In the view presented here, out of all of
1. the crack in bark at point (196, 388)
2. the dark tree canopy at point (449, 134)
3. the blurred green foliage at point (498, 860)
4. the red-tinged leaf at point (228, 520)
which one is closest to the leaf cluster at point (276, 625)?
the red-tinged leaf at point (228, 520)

++++++++++

-- Task directions --
Reproduce the records above word for word, keeping every line and its order.

-- Output --
In the view presented here, out of all of
1. the crack in bark at point (196, 388)
2. the dark tree canopy at point (449, 134)
3. the blurred green foliage at point (498, 860)
4. the red-tinged leaf at point (228, 520)
which one is closest to the leaf cluster at point (276, 625)?
the red-tinged leaf at point (228, 520)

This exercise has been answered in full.